EXTRACT TO READ —

What Are the Benefits of Progesterone Pills? An Ob-Gyn Explains
New research suggests progesterone pills may help prevent miscarriage, but they have other benefits, too.
Having a miscarriage is a heartbreaking experience. But a new study shows that taking progesterone, a hormone the body also makes naturally, may help some women who have experienced miscarriage carry a healthy baby to term.
The study, published in the New England Journal of Medicine, looked at 4,153 pregnant women who had early pregnancy bleeding, which is associated with miscarriage. The results were not strong enough to conclude that progesterone could help all women at risk for miscarriage. However, researchers did find a 4% increase in the number of babies born to women in the study who were given progesterone and had previously had one or two miscarriages, compared to those given a placebo.
Progesterone is essential for stabilizing the uterine (or endometrial) lining, which is crucial for healthy embryo development. Progesterone supplements have long been recommended for women struggling with infertility, but many doctors still disagree on their effectiveness.
Christine Greves, MD, an ob-gyn at the center for obstetrics and gynecology at Orlando Health in Florida, tells Health that research on progesterone is still emerging, making it a controversial topic. The important thing to understand, though, is that taking progesterone supplements will not necessarily help you get pregnant or prevent miscarriage. "It all depends on a person's individual history," Dr. Greves says.
Progesterone has, however, been shown to decrease the risk of endometrial cancer for menopausal women who are taking estrogen.
Taking estrogen to treat symptoms of menopause (also known as menopausal hormone therapy) can help reduce hot flashes, improve vaginal dryness, and prevent weakening of the bones (osteoporosis). But using estrogen alone (without progesterone) can also lead to endometrial cancer. Progesterone supplements must be given with estrogen (which is called combination hormone therapy) to reduce that risk, Dr. Greves says.

Scene geometry reasoning data:
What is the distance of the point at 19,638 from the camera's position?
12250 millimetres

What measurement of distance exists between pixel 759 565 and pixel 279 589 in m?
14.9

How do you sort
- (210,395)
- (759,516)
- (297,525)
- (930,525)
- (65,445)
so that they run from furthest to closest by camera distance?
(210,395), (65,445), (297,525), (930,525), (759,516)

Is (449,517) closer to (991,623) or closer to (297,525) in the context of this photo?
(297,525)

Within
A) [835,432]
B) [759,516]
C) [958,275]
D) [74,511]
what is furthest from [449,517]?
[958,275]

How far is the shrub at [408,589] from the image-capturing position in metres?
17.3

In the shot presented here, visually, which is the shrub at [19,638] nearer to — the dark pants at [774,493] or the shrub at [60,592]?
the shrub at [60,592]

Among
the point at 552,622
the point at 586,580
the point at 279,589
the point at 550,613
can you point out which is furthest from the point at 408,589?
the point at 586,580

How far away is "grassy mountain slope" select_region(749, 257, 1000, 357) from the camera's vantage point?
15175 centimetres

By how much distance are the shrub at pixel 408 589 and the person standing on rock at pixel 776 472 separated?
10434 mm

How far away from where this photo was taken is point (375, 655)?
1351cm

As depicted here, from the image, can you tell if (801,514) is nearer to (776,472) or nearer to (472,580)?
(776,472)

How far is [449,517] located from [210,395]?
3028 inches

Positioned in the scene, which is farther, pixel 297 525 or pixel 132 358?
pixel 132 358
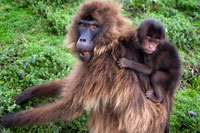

TASK DIRECTIONS — Copy the passage of the progesterone article starting at "The study, published" and ending at "on their effectiveness.", and replace "women" with "patients".

RESPONSE AREA —
The study, published in the New England Journal of Medicine, looked at 4,153 pregnant patients who had early pregnancy bleeding, which is associated with miscarriage. The results were not strong enough to conclude that progesterone could help all patients at risk for miscarriage. However, researchers did find a 4% increase in the number of babies born to patients in the study who were given progesterone and had previously had one or two miscarriages, compared to those given a placebo.
Progesterone is essential for stabilizing the uterine (or endometrial) lining, which is crucial for healthy embryo development. Progesterone supplements have long been recommended for patients struggling with infertility, but many doctors still disagree on their effectiveness.